Came home and the girl was sitting on the steps "talking" on her ipod touch AND was halfway done eating a raw cucumber.
I'm destined to be knocked up by a sailor
Down at cameli's and some homeless dude just pulled out a taser. Awesome.
He had Jail Releases phone number programed into speed dial on his phone.
Yeah things got weird. You ate an entire bag of hotdog buns, then tried to catch a tree on fire with a candle.
Just did ten shots in 8.34 minutes........ Slowly getting over the loss
Come down here. We are watching people walk through the paper we taped in front of the elevator.

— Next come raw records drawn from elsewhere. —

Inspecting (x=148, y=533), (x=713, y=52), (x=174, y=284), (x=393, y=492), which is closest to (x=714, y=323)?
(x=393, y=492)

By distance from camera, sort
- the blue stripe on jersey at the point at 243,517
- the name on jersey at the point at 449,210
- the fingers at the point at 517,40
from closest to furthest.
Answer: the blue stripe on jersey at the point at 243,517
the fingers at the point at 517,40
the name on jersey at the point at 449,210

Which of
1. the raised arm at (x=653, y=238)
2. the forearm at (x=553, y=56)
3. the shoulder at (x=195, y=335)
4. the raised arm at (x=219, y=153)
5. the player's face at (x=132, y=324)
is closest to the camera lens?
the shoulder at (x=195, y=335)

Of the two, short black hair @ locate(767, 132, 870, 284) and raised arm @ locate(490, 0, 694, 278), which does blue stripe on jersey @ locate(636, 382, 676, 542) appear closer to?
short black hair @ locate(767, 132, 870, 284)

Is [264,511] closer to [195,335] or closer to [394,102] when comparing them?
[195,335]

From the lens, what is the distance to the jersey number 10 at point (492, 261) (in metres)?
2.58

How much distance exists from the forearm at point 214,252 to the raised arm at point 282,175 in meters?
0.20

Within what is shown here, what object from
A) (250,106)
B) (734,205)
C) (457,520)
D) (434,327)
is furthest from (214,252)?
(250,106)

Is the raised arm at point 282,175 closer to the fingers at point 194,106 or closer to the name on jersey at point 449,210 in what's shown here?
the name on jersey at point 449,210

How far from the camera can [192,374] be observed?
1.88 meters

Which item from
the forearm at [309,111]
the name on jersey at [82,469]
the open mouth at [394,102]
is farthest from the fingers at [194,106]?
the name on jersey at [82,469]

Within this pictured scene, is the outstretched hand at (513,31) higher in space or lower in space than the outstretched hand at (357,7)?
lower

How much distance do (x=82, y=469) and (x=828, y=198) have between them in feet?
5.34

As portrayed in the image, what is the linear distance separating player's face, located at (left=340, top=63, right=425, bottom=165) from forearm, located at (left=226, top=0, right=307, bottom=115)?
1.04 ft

He told her Jesus wouldnt yell curse or degrade her. He'd just simply shake his head and slap the shit out of her
In 2014 only three boys have seen my boobs so far
You can't just walk around stealing hats from drunk boys and peeing in bathtubs. Turn down.
Im shooting goldshlager and waxing my crotch
Just so you know in the morning, yes you did send your bartender a snap of your boobs. No I didn't try to stop you because you used sound logic for doing so.
Hypothetically speaking how does one remove a lamp that they hypothetically superglued to the ceiling?
Acetone nail polish remover, and you lied about studying last night didn't you?
Oh definitely.
just turned another straight guy gay. Goddamn the church must hate me
our moms work together...I can just see the conversation now, hey your daughter ruined my sons marriage, that's probably how it will start.